Substrate prevents the deneddylation of Cul1 by CSN. (A) The neddylation of affinity-purified Cul1 bound to GST–CAND1 is stimulated by Skp2 in the absence of substrate, and the requirement for substrate is restored by the fraction not adsorbed to GST–CAND1. Samples of 0.5 μl of affinity-purified Cul1 from HeLa cells bound to GST–CAND1 (see Materials and Methods) were subjected to the neddylation assay.

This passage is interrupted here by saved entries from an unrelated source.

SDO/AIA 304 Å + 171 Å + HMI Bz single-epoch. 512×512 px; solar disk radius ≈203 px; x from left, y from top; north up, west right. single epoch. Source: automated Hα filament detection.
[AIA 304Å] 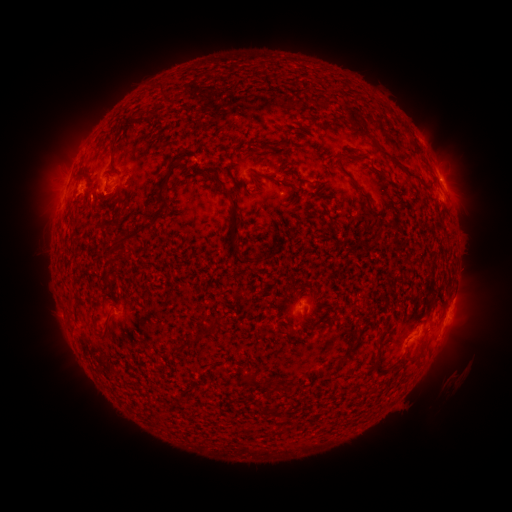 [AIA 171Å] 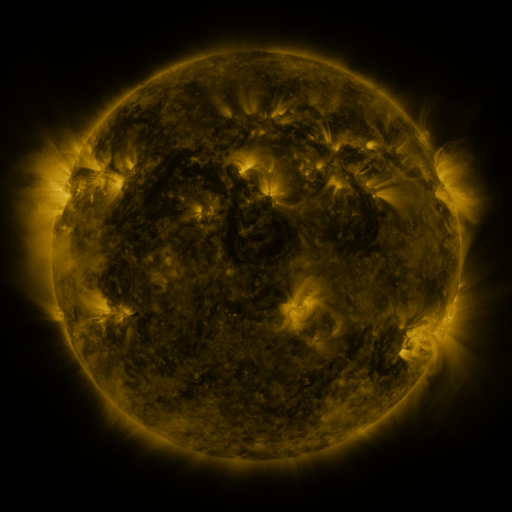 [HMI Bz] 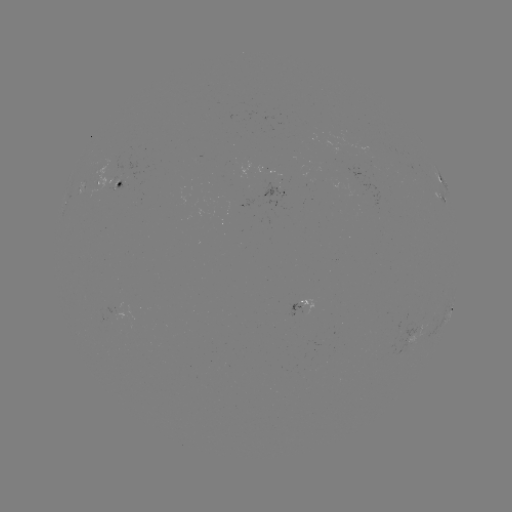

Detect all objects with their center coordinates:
filament: (409, 135)
filament: (372, 139)
filament: (274, 148)
filament: (419, 151)
filament: (399, 166)
filament: (347, 175)
filament: (162, 191)
filament: (234, 206)
filament: (379, 234)
filament: (235, 240)
filament: (114, 243)
filament: (128, 251)
filament: (238, 295)
filament: (106, 325)
filament: (205, 331)
filament: (380, 337)
filament: (340, 361)
filament: (378, 372)
filament: (250, 380)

Where indicated, 0.5 μl of the fraction not adsorbed to GST–CAND1, Skp2, or substrate mixture containing or lacking p27 was supplemented. (B) Experimental conditions were as in A except that the unadsorbed fraction was replaced by the indicated amounts of purified CSN (see Materials and Methods). (C) Substrate prevents the deneddylation of Cul1 (in complex with Skp2–Skp1) by CSN. The first incubation contained in a volume of 7 μl: 50 mM Tris·HCl (pH 7.6), 10% glycerol, 20 nM Skp2–Skp1, 0.5 μl of affinity-purified Cul1 in complex with GST–CAND1, and neddylation mixture as described above. After incubation at 20°C for 30 min, a mixture of 0.1 μg/μl hexokinase, 20 mM 2-deoxyglucose, and 20 mM DTT was added to stop the neddylation reaction. After 5 min, 0.05 μl of purified CSN was added in the presence (lane 4) or absence (lane 3) of complete substrate mixture. Substrate was added 5 min before CSN. After a second incubation (at 20°C for 30 min), samples were subjected to electrophoresis and immunoblotting with antibody to Cul1.

Fig. 4.

Proposed sequence of events in the neddylation and assembly of the SCF^Skp2 complex. See the text (Discussion). The increase in the levels of Skp2–Skp1 in the transition of cells to S phase promotes the dissociation of Cul1 from CAND1 and thus allows its neddylation. The increase in the levels of substrate in the same stage of the cell cycle locks the SCF^Skp2 complex in the neddylated and assembled state by preventing deneddylation. “Substrate” denotes phosphorylated p27 in ternary complex with cdk2-cyclin E and bound to Cks1.